**Short problem**
Continue the passage about the sale of Tyco's fiber-optic network, starting right after its last sentence.

**Selected passage**
# # # #

Edited on Sat Apr-02-05 01:17 AM by Doremus
They're willing to sell a multi-BILLION-dollar network for a paltry hundred million or so.

And throwing in our national security for kicks.

It's crazy, both from a business standpoint and military perspective.

What the hell are they doing?

"<snip>Another story that could have far-reaching and possibly very adverse implications for Indo-American relations went nearly unremarked, however -- apart from attention from CNN's Lou Dobbs and his intrepid investigative staff: The impending transfer, at fire-sale prices, of a strategically vital, American-owned global fiber-optic network to an Indian concern with close ties to its government and military.
The Indians appreciate owning such a network, built out over four years at a cost of some $3.4 billion, is an essential building block to commercial pre-eminence in the 21st century. The growing demands of the U.S. military for the bandwidth necessary to transfer in a secure fashion immense quantities of video and other data in real-time to commanders and forces all over the world transform this fiber optic infrastructure being sold by Tyco into something else altogether -- a force-multiplier of immeasurable value.

# # # #

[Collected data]
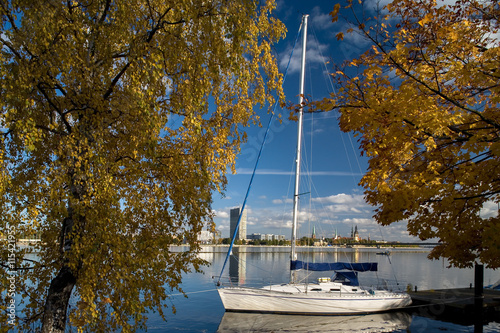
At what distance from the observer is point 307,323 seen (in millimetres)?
17688

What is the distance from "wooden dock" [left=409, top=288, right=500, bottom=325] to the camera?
19.5 m

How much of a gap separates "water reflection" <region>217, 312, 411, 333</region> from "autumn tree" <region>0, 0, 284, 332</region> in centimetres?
1314

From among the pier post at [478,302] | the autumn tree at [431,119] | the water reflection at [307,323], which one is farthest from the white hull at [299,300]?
the autumn tree at [431,119]

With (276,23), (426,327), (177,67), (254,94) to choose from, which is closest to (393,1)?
(276,23)

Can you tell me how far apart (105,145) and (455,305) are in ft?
76.5

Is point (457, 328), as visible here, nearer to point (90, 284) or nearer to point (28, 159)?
point (90, 284)

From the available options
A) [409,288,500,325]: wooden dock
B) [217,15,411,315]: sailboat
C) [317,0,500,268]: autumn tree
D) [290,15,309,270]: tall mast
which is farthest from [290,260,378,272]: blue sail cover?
[317,0,500,268]: autumn tree

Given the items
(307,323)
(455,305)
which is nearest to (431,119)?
(307,323)

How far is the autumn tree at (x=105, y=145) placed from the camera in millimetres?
4086

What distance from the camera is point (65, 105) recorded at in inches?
195

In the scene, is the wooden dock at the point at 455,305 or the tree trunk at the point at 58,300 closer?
the tree trunk at the point at 58,300

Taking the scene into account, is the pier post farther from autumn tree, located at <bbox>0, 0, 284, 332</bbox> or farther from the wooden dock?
autumn tree, located at <bbox>0, 0, 284, 332</bbox>

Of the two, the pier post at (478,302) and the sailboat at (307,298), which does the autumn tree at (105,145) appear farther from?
the pier post at (478,302)

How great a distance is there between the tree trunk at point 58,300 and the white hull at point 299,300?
49.1 feet
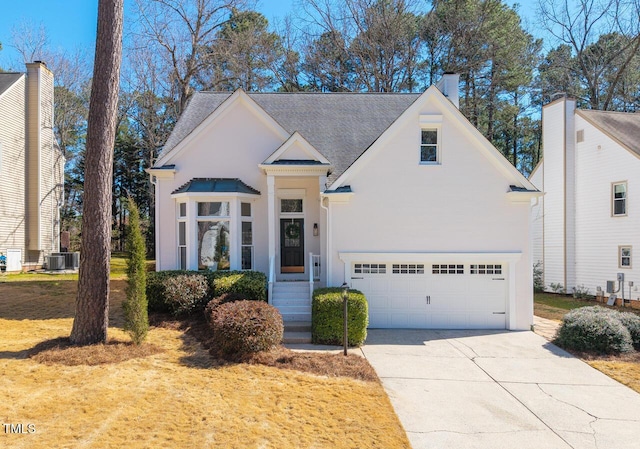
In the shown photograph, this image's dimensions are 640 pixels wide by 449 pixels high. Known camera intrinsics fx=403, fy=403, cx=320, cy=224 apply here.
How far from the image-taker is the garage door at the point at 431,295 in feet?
39.1

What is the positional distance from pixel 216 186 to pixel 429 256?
277 inches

# # # #

**Exercise output**
That would, of course, only be true if two conditions apply:
(1) The owners of the fiber-optic network are willing to have our armed forces utilize their cable. It is noteworthy that the Indian company trying to buy the Tyco infrastructure, VSNL, several years ago refused to allow a fiber-optic connection to be made to the U.S. base at Diego Garcia.
(2) The U.S. military must have confidence its message traffic will not be intercepted. The beauty of fiber-optic communications systems is that they are very hard to penetrate -- unless, that is, you own the infrastructure and, therefore, physically control its cable lines. If the next owner of Tyco's global network is a company 26 percent owned by the Indian government and a major supplier to India's military and intelligence services, the Pentagon could not be sure its "mail" will not be read by potentially unfriendly eyes. <snip>"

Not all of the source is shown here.